Copy everything in the council briefs article from "It’s unclear how" down to "into full use.", changing "spokesperson" to "representative" wherever it appears.

→ SOURCE PASSAGE:
^^^^^^^^
Council Briefs: Leasing not Buying Social Housing, the Future of Tailors’ Hall, and More

What social housing will Dublin City Council get from big build-to-rent schemes that happen in the city? And other council matters from this month’s full meeting.

Council Briefs: Leasing not Buying Social Housing, the Future of Tailors’ Hall, and More
Photo by Caroline McNally

Social Housing, for a While

What social housing will Dublin City Council get from any big build-to-rent schemes that happen in the city?

Will it get the usual 10 percent of homes from the bigger projects under what’s known as “Part V”?

Independents 4 Change Councillor Pat Dunne asked at Monday’s full council meeting – pointing to plans by Durkan Limited for 265 build-to-rent apartments on the site of the former Dulux factory on Davitt Road in Dublin 12.

They need to have a “clear position” on how the council will manage the “Part V” deals for those, he says. The council got 105 homes through Part V last year, figures show.

Head of Housing Brendan Kenny said the council is entitled to Part V homes from build-to-rent blocks.

But there’s a kicker: it looks like the council won’t own them as it does other Part V homes, he said.

“It looks like it’s that we’d get the units on, I’d say, a 25-year lease rather than ownership,” he said. “That’s something that has to be worked out.”

It’s unclear how many homes councils have leased rather than bought under legislation in recent years.

A Department of Housing spokesperson said six homes in Dublin city delivered through Part V in 2018 were leased. (As well as 2 in Kilkenny and 1 in Tipperary.)

By email, a spokesperson for Dublin City Council said the council “has only agreed to lease one unit to date. This is not finalised yet as we are waiting on a legal opinion prior to an agreement being signed.”

The Future of Tailors’ Hall

Not so long ago, Tailors’ Hall, tucked on Back Lane in the Liberties, was a hub for traditional and folk music.

Councillors at Monday’s monthly meeting agreed a motion from Sinn Féin Councillor Greg Kelly that called on the council to work with An Taisce – the current occupants – to get Tailors’ Hall back into full use.

Kelly said some musicians approached him a few years back. They “spoke of sessions that used to happen in this”, he said.

All kinds of people have links to the building, from James Napper Tandy, in the 1790s, up to Liam Weldon, a singer-songwriter who was instrumental in reinvigorating the folk-singing circles of Dublin, in the 1970s and later.
^^^^^^^^
→ RECORDS PROVIDED:
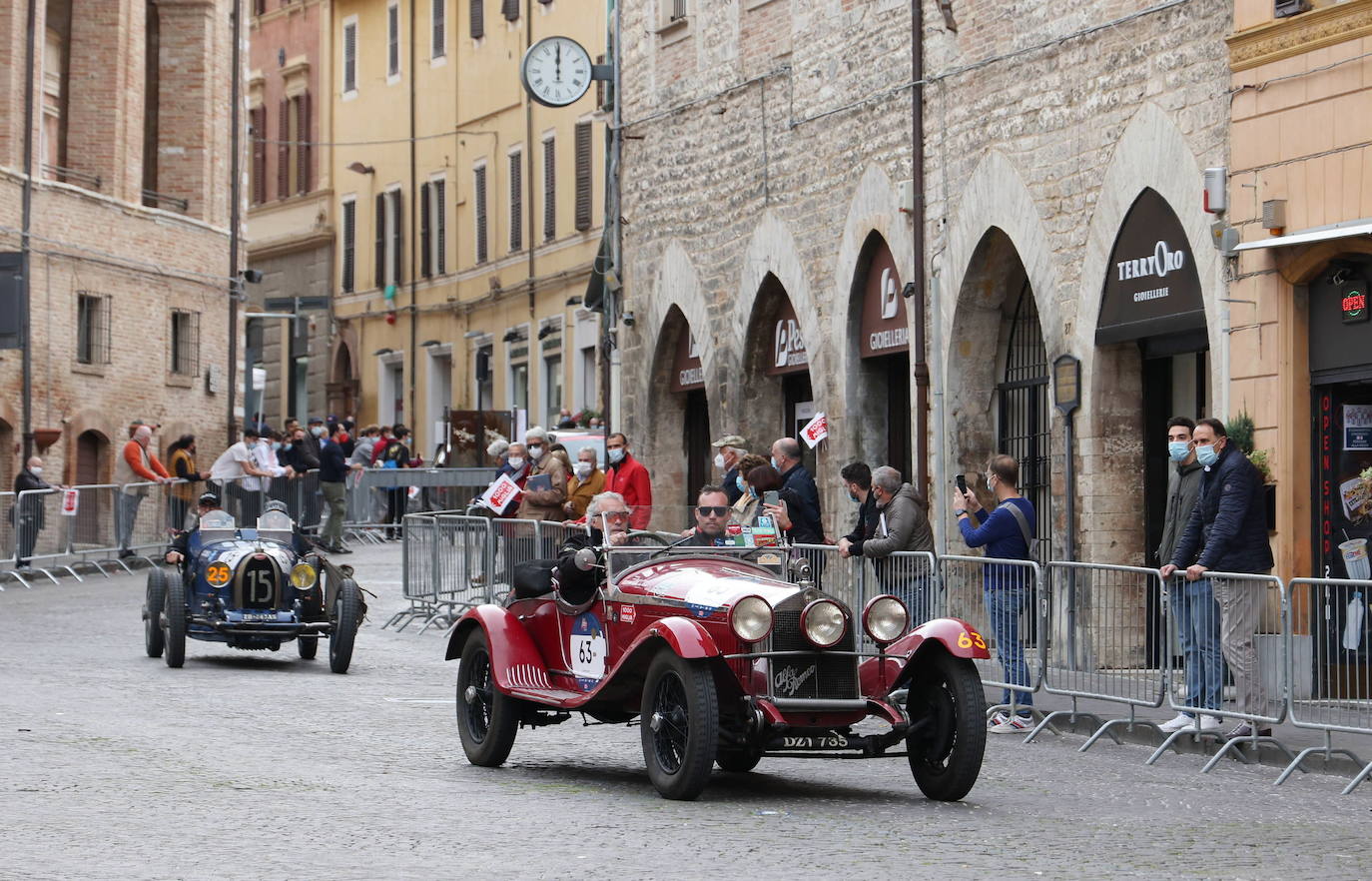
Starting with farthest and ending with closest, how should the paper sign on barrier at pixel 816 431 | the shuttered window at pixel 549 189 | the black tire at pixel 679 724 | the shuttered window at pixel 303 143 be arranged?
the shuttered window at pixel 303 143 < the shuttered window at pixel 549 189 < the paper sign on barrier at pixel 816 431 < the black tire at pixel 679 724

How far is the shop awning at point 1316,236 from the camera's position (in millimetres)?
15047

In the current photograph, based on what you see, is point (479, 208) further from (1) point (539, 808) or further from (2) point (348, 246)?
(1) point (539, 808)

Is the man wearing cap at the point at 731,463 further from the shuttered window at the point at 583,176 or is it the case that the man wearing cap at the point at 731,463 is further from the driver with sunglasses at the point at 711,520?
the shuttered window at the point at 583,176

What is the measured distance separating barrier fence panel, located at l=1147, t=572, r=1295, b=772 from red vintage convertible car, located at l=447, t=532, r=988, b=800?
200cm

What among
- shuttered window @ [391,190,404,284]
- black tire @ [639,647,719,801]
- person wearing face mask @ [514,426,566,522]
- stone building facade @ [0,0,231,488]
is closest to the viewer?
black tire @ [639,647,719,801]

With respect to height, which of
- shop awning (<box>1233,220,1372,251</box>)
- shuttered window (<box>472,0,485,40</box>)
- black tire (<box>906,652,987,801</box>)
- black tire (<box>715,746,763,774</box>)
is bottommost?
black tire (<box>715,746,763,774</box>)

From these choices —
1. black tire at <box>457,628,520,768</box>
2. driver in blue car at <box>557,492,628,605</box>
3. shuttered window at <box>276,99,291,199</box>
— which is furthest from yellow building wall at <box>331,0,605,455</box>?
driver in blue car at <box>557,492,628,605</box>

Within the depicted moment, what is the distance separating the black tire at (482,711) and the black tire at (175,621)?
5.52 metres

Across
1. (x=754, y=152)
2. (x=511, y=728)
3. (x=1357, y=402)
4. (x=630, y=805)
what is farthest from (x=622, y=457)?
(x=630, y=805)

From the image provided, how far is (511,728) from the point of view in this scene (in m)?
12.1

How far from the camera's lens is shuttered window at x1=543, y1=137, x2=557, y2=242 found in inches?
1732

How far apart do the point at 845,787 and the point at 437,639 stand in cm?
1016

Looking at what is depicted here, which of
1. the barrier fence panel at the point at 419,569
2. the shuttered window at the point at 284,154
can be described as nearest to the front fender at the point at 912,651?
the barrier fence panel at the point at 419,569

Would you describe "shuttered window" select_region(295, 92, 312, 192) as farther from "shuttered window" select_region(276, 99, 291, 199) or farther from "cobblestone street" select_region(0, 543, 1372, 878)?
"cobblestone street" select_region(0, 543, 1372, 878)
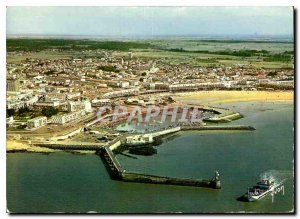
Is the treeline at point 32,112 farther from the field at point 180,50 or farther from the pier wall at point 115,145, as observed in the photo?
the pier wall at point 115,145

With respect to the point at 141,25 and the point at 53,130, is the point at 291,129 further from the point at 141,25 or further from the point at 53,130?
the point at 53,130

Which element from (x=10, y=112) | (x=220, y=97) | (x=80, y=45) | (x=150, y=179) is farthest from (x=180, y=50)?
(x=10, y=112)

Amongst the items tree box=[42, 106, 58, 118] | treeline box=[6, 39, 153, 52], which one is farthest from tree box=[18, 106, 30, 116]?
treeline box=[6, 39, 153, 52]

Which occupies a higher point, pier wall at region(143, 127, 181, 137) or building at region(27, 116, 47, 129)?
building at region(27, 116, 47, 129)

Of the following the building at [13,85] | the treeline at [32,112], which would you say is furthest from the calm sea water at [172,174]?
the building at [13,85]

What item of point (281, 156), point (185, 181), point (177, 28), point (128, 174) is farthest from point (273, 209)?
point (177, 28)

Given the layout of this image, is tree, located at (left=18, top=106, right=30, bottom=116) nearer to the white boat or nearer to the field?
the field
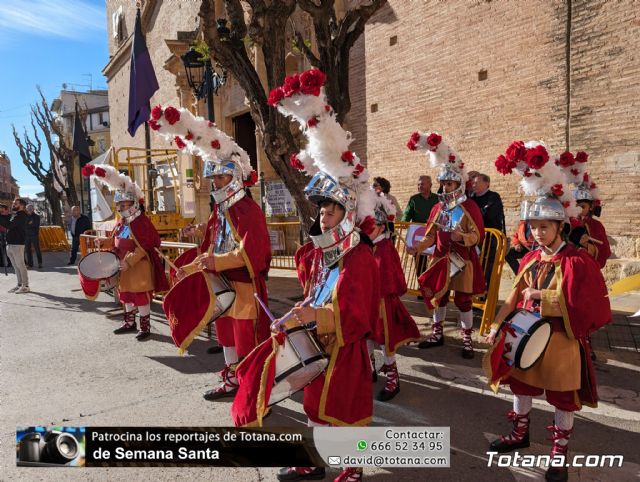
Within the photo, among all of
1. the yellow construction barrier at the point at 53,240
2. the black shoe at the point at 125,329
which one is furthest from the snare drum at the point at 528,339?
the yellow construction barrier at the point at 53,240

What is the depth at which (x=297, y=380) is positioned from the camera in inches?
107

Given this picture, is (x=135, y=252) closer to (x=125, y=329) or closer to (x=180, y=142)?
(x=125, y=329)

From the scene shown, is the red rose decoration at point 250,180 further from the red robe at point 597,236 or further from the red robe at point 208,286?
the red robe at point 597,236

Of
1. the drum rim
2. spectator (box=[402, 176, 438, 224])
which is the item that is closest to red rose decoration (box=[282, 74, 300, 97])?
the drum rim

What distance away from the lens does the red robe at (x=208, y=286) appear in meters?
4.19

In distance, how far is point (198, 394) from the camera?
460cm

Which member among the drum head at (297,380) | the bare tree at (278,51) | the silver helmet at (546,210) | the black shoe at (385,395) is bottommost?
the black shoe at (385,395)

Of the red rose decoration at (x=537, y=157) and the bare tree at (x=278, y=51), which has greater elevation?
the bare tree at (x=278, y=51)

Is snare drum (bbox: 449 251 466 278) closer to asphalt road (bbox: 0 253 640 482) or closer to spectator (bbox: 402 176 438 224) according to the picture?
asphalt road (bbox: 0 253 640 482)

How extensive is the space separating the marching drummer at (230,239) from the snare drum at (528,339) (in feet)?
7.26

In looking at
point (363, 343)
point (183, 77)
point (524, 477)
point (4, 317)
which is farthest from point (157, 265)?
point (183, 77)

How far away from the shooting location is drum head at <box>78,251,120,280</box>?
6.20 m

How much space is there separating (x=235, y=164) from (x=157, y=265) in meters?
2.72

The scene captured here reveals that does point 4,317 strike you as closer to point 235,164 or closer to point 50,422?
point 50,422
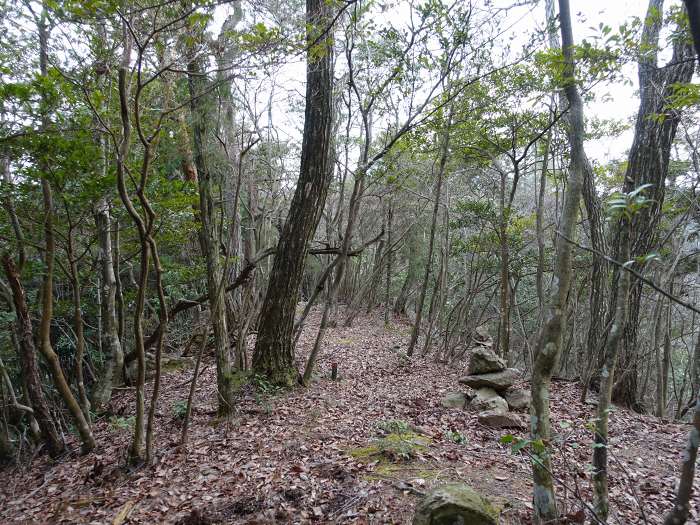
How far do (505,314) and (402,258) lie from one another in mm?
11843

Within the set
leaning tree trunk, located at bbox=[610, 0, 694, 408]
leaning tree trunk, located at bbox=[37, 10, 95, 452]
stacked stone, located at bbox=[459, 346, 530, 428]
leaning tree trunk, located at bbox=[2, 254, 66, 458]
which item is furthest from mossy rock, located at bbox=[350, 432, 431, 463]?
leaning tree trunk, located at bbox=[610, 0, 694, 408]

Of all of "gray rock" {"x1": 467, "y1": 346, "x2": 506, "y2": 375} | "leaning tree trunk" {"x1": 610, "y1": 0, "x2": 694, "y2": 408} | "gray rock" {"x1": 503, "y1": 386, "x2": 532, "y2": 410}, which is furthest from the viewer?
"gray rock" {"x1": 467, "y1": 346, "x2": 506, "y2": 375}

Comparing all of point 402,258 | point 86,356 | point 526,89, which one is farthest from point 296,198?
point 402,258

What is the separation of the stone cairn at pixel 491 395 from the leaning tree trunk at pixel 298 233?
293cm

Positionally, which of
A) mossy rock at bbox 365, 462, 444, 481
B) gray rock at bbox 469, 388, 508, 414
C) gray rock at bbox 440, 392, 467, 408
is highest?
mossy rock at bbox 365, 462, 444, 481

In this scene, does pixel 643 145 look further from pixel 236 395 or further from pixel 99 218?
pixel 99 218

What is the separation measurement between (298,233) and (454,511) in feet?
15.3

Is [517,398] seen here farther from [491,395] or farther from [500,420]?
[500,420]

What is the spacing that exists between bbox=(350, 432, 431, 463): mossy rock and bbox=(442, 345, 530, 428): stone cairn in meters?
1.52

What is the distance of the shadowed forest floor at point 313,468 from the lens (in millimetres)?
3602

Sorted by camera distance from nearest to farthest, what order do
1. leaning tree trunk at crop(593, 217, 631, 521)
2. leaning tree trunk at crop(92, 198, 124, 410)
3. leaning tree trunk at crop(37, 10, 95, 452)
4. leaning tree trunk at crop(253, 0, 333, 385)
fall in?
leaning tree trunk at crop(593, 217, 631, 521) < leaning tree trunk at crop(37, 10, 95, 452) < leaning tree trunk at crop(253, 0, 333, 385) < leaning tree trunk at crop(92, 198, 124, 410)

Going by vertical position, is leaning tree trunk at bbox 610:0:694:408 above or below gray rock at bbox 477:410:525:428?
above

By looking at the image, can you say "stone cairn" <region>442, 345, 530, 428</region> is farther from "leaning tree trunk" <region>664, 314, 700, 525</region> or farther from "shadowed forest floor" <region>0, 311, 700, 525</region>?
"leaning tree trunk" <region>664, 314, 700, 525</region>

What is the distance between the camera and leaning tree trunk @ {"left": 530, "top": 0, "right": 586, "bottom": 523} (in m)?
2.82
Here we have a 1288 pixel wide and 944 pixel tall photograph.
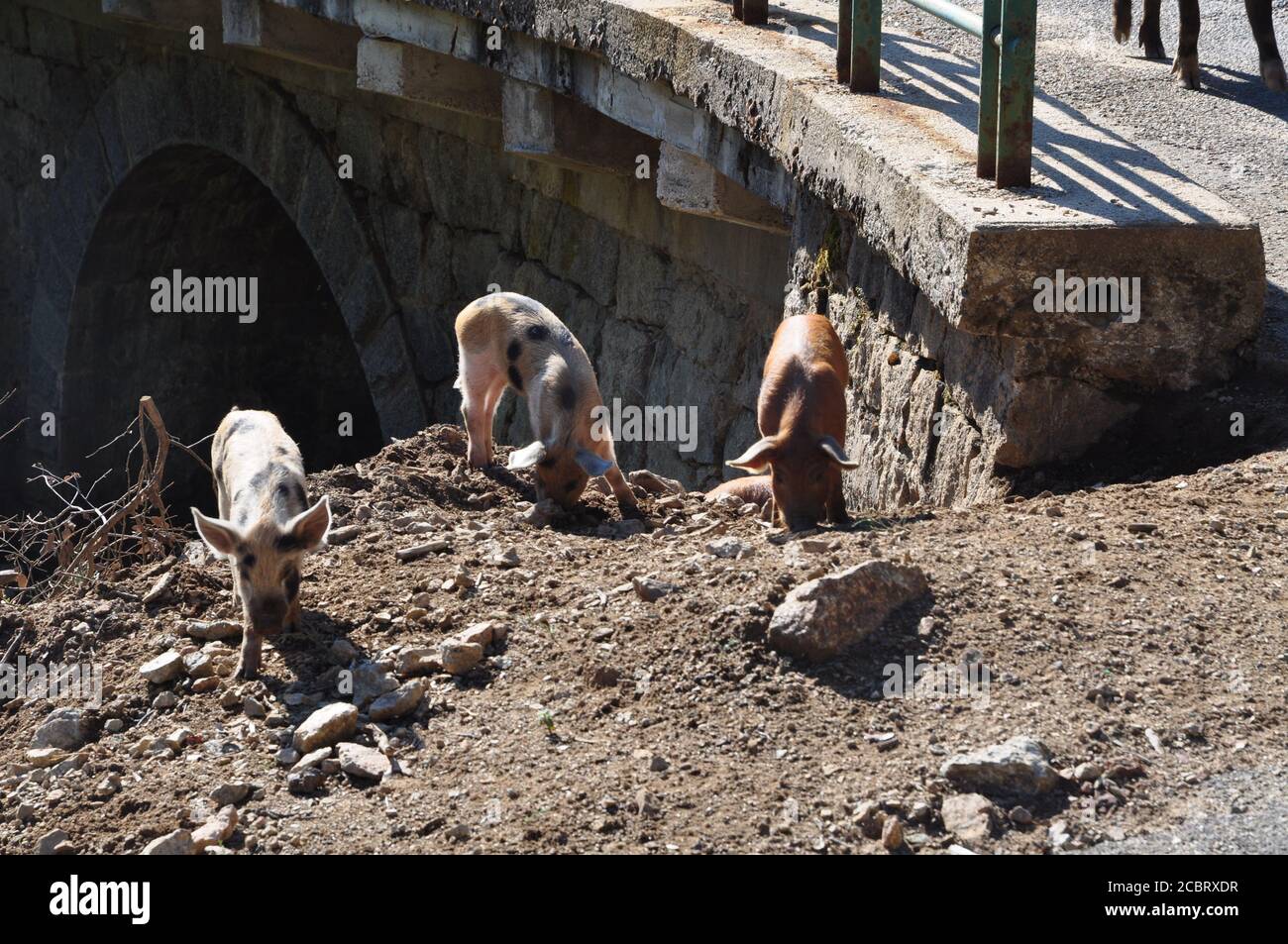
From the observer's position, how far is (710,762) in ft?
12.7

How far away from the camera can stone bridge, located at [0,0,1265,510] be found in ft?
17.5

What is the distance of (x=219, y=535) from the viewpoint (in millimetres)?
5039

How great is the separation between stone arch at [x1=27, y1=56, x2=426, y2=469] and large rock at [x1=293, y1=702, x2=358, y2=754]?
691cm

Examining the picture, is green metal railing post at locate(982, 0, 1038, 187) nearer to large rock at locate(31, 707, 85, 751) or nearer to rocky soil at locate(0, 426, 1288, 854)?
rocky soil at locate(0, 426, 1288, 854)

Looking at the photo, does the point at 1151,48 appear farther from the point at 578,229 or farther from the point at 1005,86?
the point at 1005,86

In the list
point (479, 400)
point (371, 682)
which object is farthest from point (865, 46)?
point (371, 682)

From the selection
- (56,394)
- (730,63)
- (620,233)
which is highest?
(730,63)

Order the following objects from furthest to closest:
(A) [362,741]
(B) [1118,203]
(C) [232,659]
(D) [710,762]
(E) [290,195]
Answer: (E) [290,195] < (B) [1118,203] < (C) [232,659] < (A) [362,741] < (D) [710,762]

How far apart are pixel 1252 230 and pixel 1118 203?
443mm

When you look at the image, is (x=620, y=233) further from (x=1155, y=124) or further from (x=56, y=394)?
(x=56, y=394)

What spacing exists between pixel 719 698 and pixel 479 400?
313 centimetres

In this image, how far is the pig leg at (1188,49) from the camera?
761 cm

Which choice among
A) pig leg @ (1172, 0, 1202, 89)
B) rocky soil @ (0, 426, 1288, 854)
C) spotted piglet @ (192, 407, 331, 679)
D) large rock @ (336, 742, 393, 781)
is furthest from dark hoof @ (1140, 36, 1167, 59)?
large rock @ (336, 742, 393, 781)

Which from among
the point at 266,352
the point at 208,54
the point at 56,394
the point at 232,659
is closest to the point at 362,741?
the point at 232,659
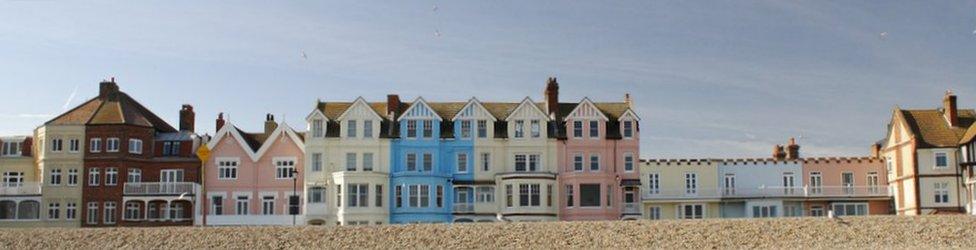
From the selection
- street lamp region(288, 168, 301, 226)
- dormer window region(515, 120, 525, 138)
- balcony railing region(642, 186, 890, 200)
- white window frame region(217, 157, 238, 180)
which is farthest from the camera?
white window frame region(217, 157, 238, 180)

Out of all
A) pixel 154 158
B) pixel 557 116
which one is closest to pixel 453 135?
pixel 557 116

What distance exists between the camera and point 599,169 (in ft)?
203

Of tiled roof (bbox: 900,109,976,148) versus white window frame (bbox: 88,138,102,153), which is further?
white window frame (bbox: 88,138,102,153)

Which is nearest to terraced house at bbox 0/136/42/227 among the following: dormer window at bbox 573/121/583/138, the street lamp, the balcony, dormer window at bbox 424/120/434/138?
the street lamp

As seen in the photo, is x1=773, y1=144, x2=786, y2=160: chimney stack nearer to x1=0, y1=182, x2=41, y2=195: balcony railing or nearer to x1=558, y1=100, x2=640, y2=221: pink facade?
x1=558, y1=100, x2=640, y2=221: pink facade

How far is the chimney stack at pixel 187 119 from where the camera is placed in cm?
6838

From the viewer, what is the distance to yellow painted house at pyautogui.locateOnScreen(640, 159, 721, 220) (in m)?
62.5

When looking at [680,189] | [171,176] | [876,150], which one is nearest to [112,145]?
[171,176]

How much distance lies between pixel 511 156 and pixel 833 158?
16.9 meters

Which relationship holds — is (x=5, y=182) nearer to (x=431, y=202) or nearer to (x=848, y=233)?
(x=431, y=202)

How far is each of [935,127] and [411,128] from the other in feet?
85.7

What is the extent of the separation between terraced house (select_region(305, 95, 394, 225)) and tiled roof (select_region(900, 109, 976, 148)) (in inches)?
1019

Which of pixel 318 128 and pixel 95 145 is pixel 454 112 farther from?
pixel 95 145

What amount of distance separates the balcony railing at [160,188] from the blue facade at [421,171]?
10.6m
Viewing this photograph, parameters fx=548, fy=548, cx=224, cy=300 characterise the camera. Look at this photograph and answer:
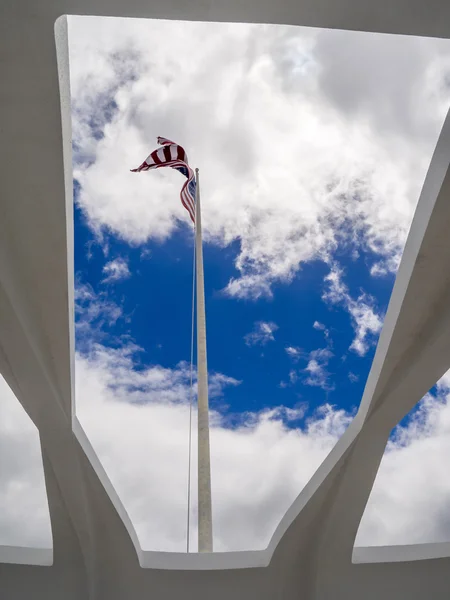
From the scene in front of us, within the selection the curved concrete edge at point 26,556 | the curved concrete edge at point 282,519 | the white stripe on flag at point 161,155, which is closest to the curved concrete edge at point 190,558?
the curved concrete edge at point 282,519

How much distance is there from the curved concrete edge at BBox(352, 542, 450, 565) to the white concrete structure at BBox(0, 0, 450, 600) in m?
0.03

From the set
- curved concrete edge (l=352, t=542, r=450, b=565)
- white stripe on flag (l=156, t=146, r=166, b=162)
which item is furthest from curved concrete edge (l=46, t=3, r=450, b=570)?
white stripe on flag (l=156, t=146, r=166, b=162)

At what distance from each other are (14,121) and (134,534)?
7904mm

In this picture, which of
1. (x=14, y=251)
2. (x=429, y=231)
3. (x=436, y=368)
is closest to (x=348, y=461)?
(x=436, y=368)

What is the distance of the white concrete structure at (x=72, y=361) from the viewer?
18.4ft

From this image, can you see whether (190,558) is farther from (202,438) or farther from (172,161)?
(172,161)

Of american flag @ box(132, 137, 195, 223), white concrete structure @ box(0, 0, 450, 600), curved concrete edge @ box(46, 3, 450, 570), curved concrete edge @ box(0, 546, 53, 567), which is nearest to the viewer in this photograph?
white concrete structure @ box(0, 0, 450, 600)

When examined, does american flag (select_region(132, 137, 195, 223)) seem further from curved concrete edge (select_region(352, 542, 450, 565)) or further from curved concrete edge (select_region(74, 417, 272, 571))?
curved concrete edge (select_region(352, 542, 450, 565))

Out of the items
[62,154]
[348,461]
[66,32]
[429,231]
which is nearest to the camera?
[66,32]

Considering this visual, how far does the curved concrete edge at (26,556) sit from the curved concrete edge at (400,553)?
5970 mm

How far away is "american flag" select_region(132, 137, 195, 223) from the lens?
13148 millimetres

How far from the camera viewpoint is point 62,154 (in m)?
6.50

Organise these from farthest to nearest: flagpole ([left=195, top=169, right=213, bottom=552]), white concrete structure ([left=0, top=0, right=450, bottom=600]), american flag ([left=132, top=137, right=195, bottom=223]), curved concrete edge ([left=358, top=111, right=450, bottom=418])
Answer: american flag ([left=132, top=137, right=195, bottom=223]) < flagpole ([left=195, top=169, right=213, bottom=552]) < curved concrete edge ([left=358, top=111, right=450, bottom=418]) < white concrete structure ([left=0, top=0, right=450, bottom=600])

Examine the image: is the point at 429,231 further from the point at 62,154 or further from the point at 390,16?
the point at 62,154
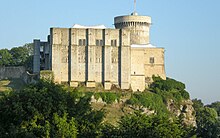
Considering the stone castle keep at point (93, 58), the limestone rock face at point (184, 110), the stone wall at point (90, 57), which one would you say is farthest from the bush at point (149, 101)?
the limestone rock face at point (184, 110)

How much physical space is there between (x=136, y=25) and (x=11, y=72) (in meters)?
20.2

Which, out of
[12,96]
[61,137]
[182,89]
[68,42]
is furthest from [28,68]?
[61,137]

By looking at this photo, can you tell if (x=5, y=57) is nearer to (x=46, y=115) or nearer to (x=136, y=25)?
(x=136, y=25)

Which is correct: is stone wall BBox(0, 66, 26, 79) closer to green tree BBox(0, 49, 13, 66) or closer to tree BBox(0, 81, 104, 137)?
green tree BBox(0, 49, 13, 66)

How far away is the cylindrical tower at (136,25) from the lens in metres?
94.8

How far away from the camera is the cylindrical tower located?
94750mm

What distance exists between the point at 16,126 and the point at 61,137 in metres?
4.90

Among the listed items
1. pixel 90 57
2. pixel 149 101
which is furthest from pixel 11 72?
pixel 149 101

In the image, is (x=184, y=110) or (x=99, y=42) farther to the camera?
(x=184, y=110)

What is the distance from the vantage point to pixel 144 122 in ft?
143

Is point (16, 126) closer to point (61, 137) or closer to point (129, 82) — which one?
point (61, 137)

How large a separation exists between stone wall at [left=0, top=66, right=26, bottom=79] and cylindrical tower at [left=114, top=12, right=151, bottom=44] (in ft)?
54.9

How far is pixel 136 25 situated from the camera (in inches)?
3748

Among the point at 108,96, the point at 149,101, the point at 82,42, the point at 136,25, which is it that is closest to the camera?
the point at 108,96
^^^^^^^^
→ RESPONSE:
It’s unclear how many homes councils have leased rather than bought under legislation in recent years.

A Department of Housing representative said six homes in Dublin city delivered through Part V in 2018 were leased. (As well as 2 in Kilkenny and 1 in Tipperary.)

By email, a representative for Dublin City Council said the council “has only agreed to lease one unit to date. This is not finalised yet as we are waiting on a legal opinion prior to an agreement being signed.”

The Future of Tailors’ Hall

Not so long ago, Tailors’ Hall, tucked on Back Lane in the Liberties, was a hub for traditional and folk music.

Councillors at Monday’s monthly meeting agreed a motion from Sinn Féin Councillor Greg Kelly that called on the council to work with An Taisce – the current occupants – to get Tailors’ Hall back into full use.